High yield fusion in a Staged Z-pinch

TL;DR

This paper simulates a staged Z-pinch fusion process using radiation-MHD modeling, predicting high neutron yields and energy output through magnetic confinement and shock dynamics.

Contribution

It introduces a detailed simulation of a staged Z-pinch fusion system with xenon liner implosion and magnetic confinement, demonstrating high energy gain.

Findings

Neutron yield of 3.0×10^{19} predicted

Fusion energy output of 84 MJ

Target remains stable until ignition

Abstract

We simulate fusion in a Z-pinch; where the load is a xenon-plasma liner imploding onto a deuterium-tritium plasma target and the driver is a 2 MJ, 17 MA, 95 ns risetime pulser.
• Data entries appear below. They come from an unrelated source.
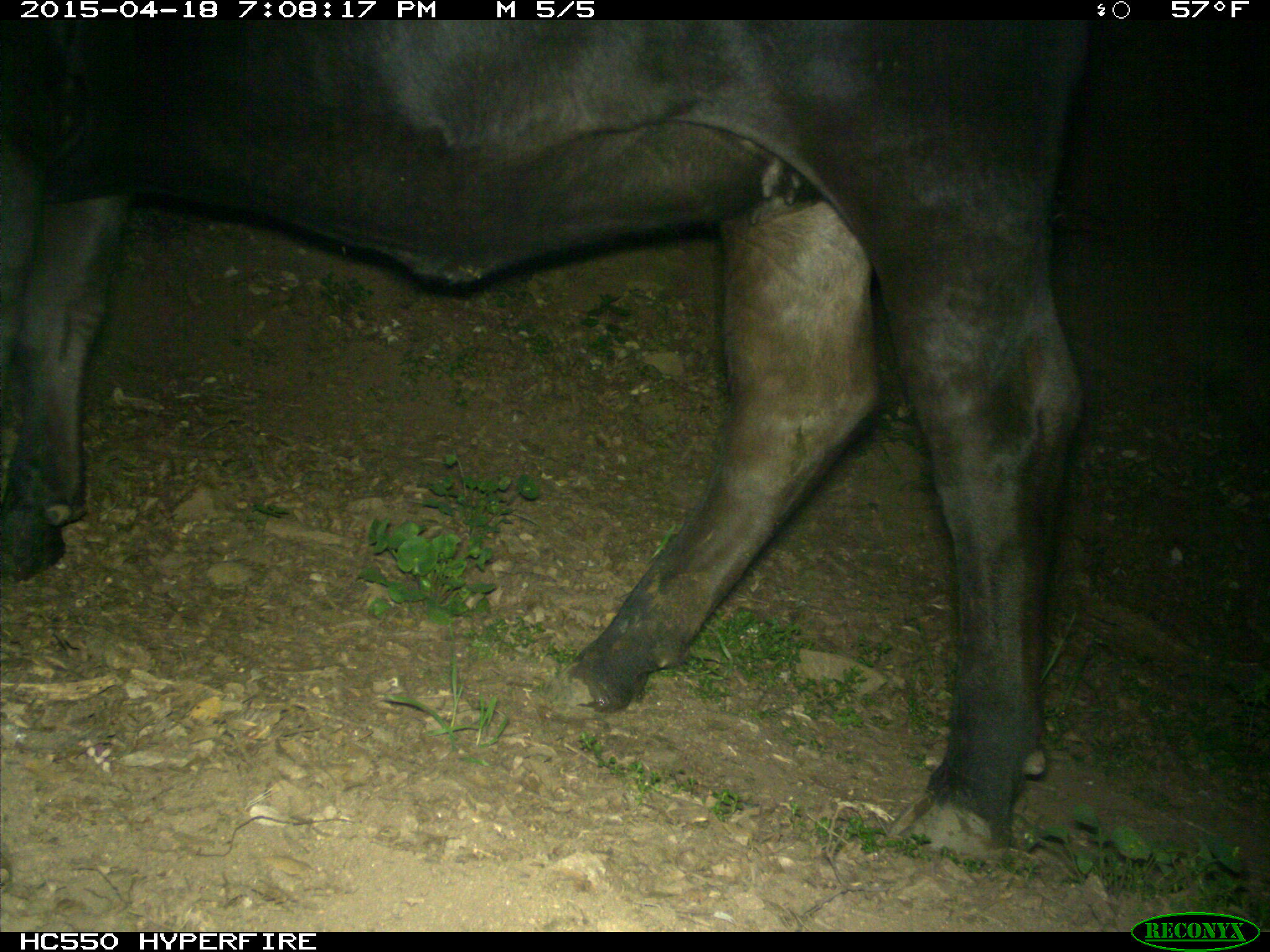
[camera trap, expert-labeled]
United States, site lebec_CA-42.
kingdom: Animalia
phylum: Chordata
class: Mammalia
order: Artiodactyla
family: Bovidae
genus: Bos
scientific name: Bos taurus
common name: domestic cow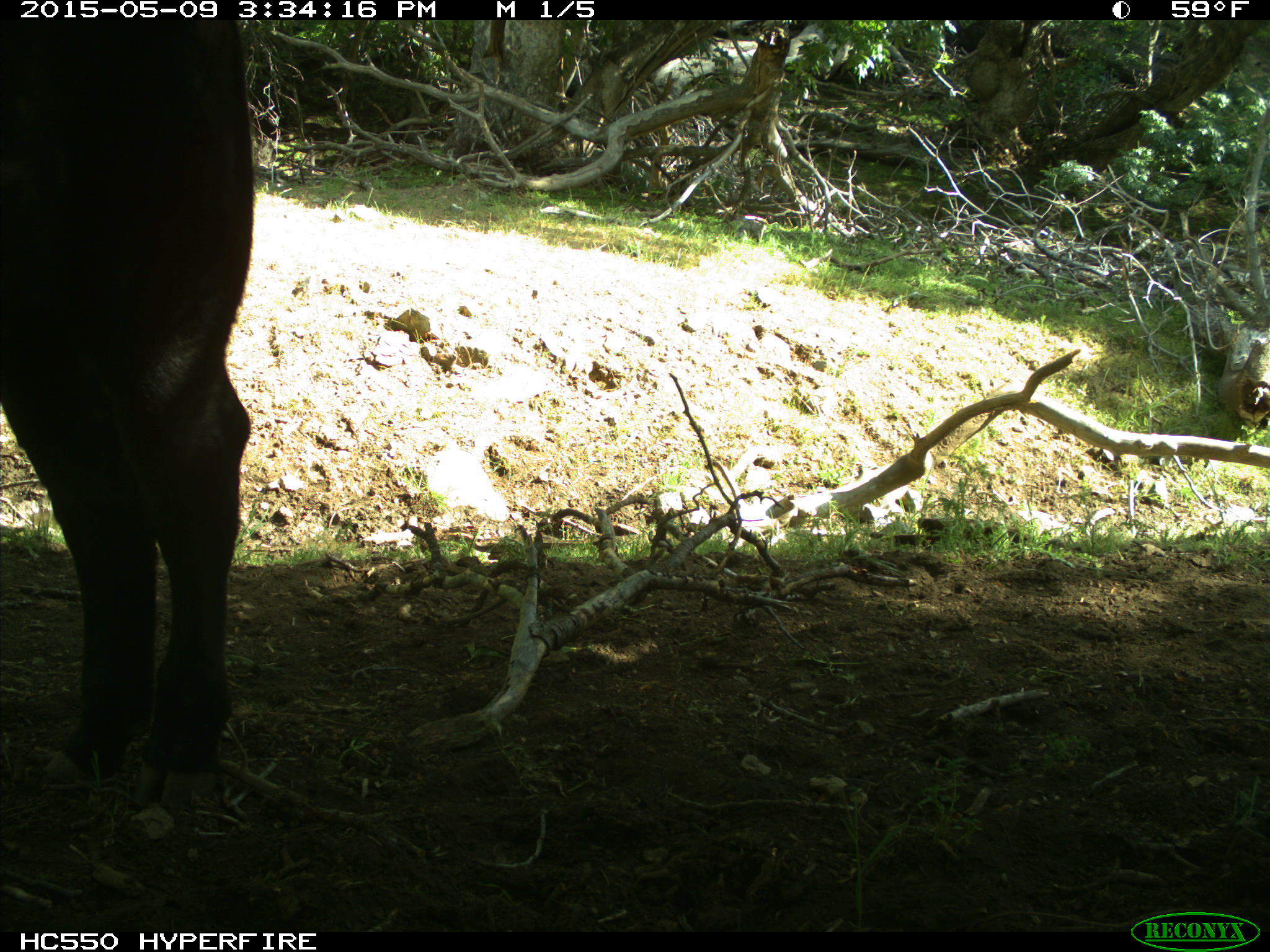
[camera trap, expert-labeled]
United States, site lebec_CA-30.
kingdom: Animalia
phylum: Chordata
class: Mammalia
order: Artiodactyla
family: Bovidae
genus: Bos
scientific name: Bos taurus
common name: domestic cow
Bos taurus (domestic cow).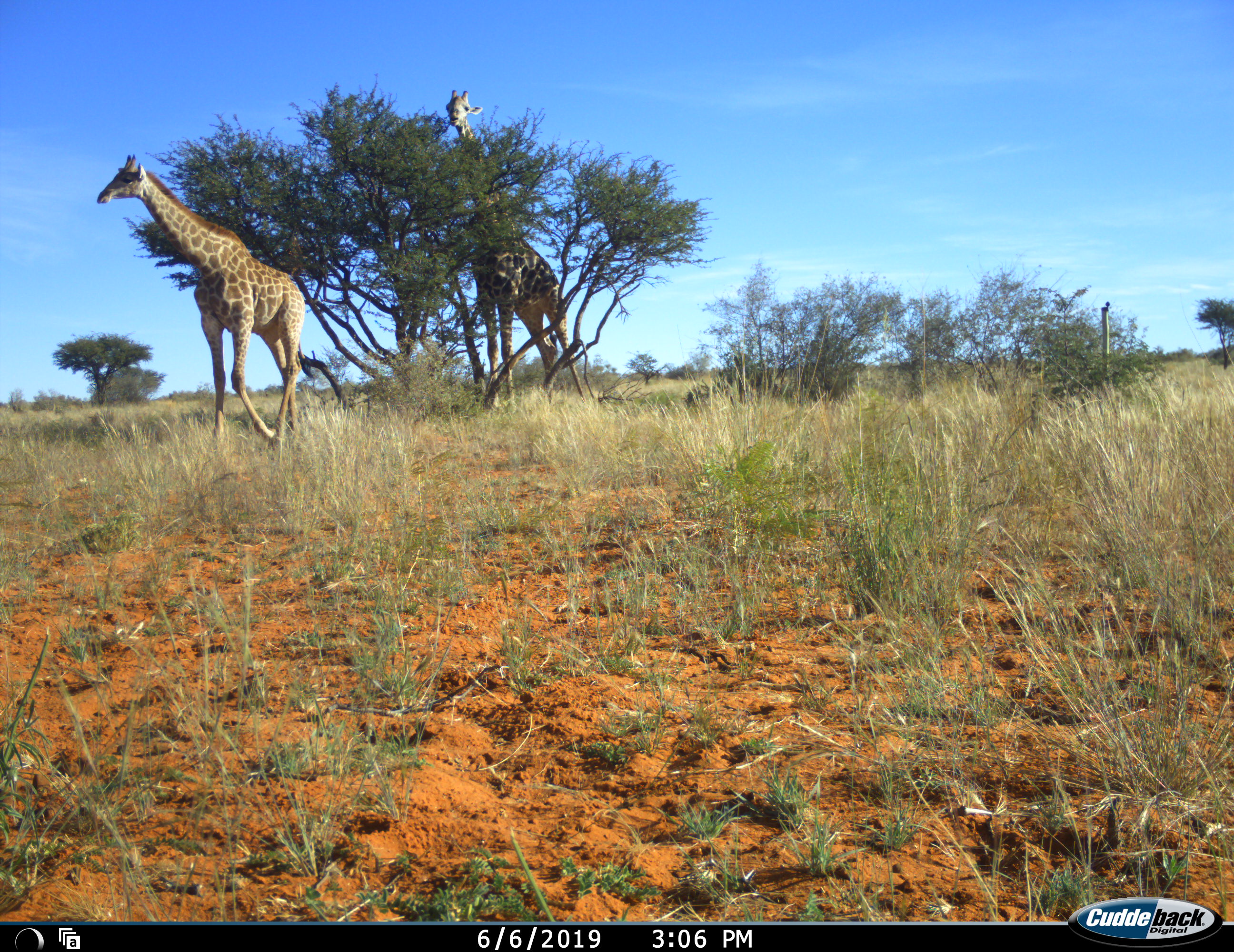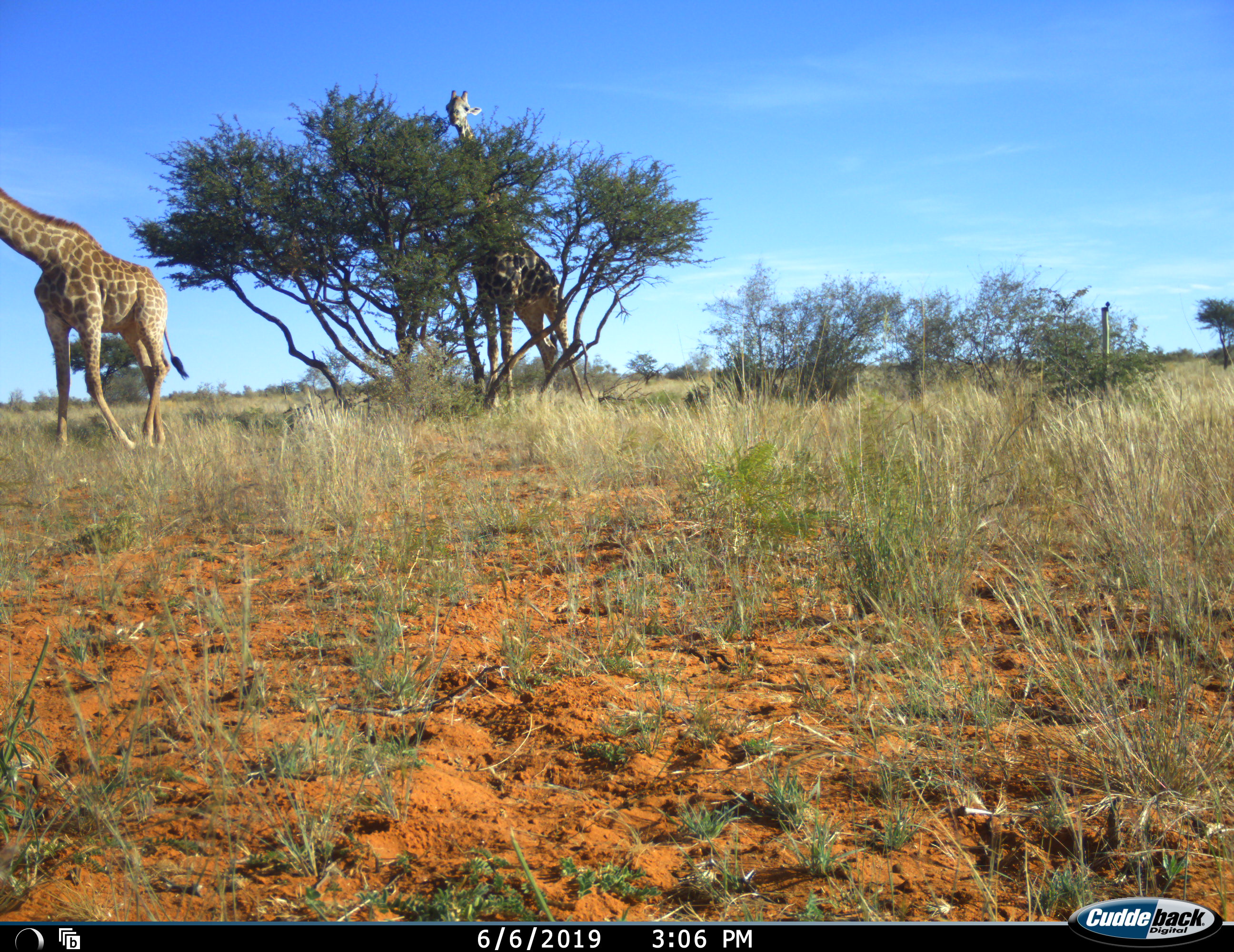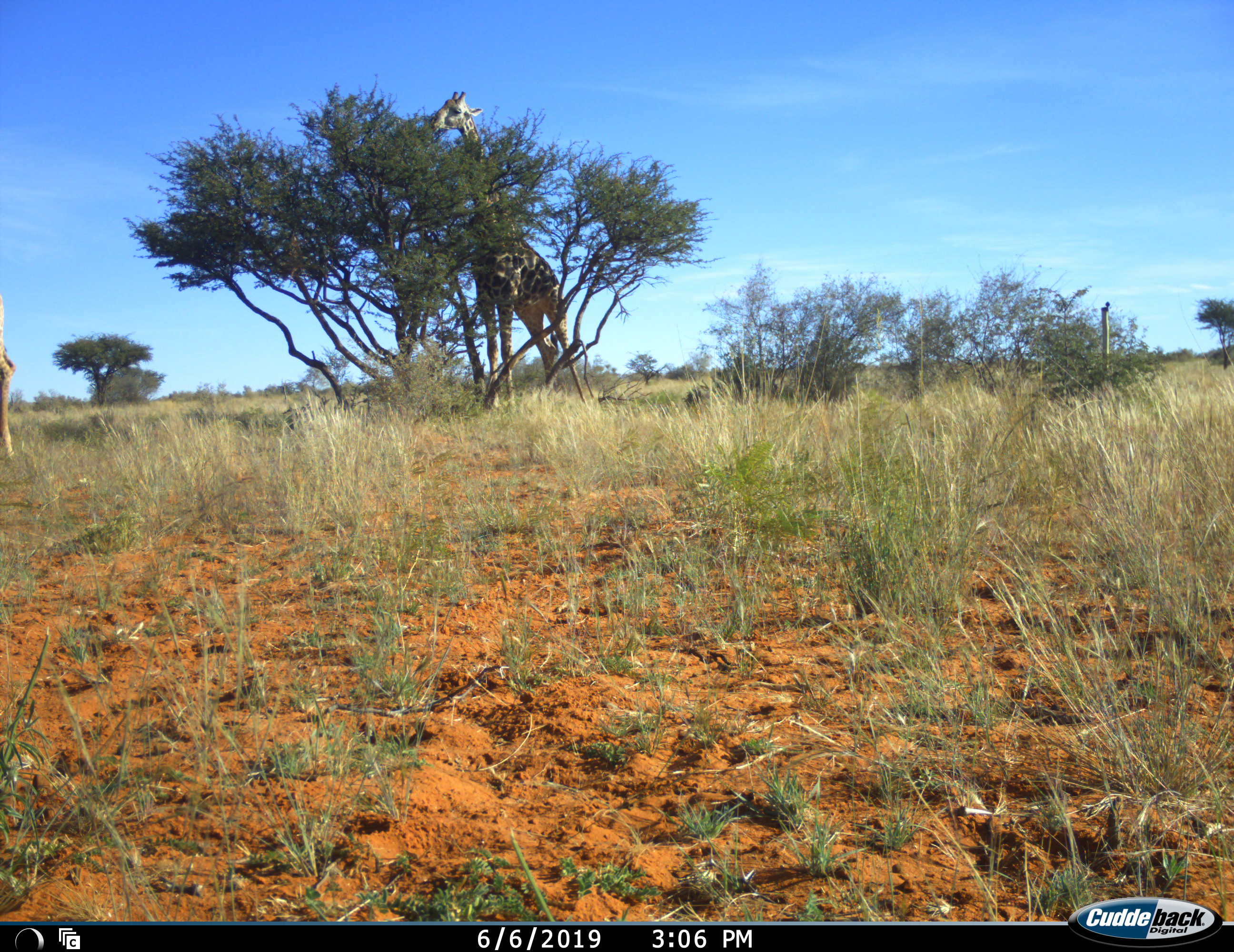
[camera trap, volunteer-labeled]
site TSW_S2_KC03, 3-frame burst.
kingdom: Animalia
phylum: Chordata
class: Mammalia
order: Artiodactyla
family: Giraffidae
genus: Giraffa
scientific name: Giraffa camelopardalis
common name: giraffe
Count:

The implosion system is modeled using the dynamic, 2-1/2 D, radiation-MHD code, MACH2. During implosion a shock forms in the Xe liner, transporting current and energy radially inward. After collision with the DT, a secondary shock forms pre-heating the DT to several hundred eV. Adiabatic compression leads subsequently to a fusion burn, as the target is surrounded by a flux-compressed, intense, azimuthal-magnetic field. The intense-magnetic field confines fusion $\alpha$-particles, providing an additional source of ion heating that leads to target ignition. The target remains stable up to the time of ignition. Predictions are for a neutron yield of $3.0\times 10^{19}$ and a thermonuclear energy of 84 MJ, that is, 42 times greater than the initial, capacitor-stored energy.